Lupa catturata, analisi sul Dna: «È l’animale delle aggressioni»

Conclusi gli accertamenti: si tratta dell’esemplare che ha terrorizzato la riviera di Vasto e San Salvo Le indagini condotte dall’Ispra. Il vicesindaco Fioravante: «È una comunicazione che ci rasserena»
VASTO. La lupa catturata il 23 settembre a San Salvo è lo stesso animale responsabile delle aggressioni avvenute sulla riviera di Vasto e San Salvo nei mesi di luglio e agosto. A confermarlo sono i risultati delle analisi genetiche eseguite dall’Ispra. L’amministrazione comunale di Vasto ha accolto con sollievo la notizia. «È una comunicazione che ci rasserena», dice il vicesindaco di Vasto Licia Fioravante, che ha seguito per mesi la vicenda fino alla cattura, «la lupa che ha creato problemi sul litorale era problematica e per questo pericolosa. È bene ricordare che il lupo non attacca l’uomo. Con sollievo apprendiamo quindi che l’animale catturato dagli esperti del Parco nazionale della Maiella è proprio quello che ha creato panico e disagi».

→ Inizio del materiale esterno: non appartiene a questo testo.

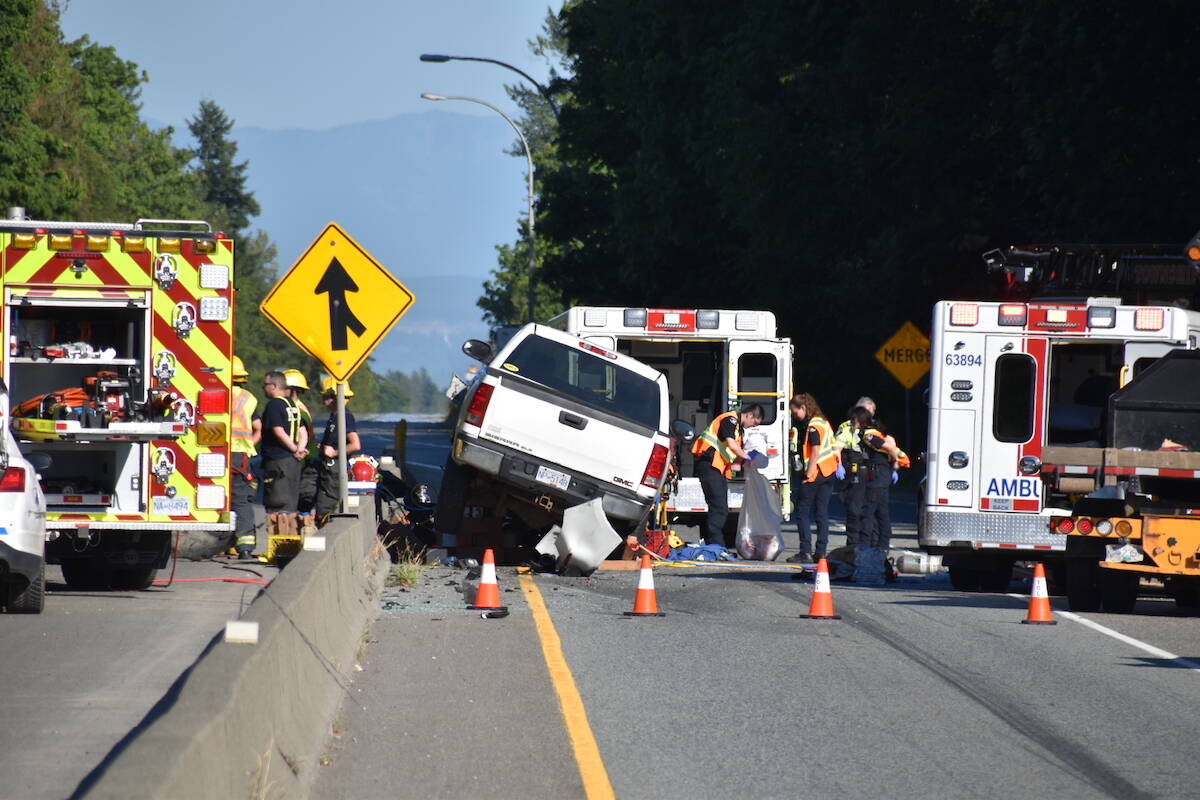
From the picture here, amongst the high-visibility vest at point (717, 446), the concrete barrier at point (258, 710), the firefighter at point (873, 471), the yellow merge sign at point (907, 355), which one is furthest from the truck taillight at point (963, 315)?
the yellow merge sign at point (907, 355)

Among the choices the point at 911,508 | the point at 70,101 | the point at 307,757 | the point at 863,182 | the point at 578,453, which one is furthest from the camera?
the point at 70,101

Le analisi genetiche forensi di Ispra hanno fatto definitivamente chiarezza sul caso della lupa di Vasto. Le indagini sono state condotte dall’équipe del laboratorio di biologia molecolare di Ispra ad Ozzano dell’Emilia. I risultati, confermano che la lupa catturata dagli esperti veterinari del Parco nazionale della Majella la mattina di sabato 23 settembre, nei pressi della contrada Marinelle di San Salvo Marina, è proprio la responsabile delle aggressioni avvenute sul litorale abruzzese durante l’estate: «Le analisi del Dna», si legge in una nota, «effettuate sul campione di sangue prelevato dall’animale dai veterinari, hanno permesso di ricostruire il suo profilo genetico, una sorta di impronta digitale molecolare unica per ogni individuo, e di confrontarlo con i profili genetici ottenuti dalle tracce di saliva rimaste sulle lesioni alle persone aggredite e con quelli ricavati dai campioni fecali rinvenuti nelle zone vicine al luogo della cattura, abitualmente frequentato dalla lupa. I profili genetici ottenuti dalle diverse tipologie di campioni analizzati, sono risultati identici fra loro, confermando di appartenere inequivocabilmente tutti allo stesso individuo, una femmina di lupo assegnata alla popolazione italiana con una probabilità del 99,8%».
Gli esperti di Ispra hanno lavorato in costante contatto con le amministrazioni di Vasto e San Salvo, con la Regione Abruzzo, la Prefettura di Chieti, il Parco nazionale della Majella, il ministero dell’Ambiente e della sicurezza energetica, i carabinieri forestali e la Asl. I risultati delle analisi condotte da Ispra forniscono una base essenziale per definire le più corrette decisioni gestionali da parte delle amministrazioni responsabili. Nei giorni scorsi sia a nord di Vasto che sulla riviera di San Salvo erano stati avvistati animali simili al lupo. Gli esperti rassicurano sul fatto che, ammesso che siano davvero lupi, non sono pericolosi.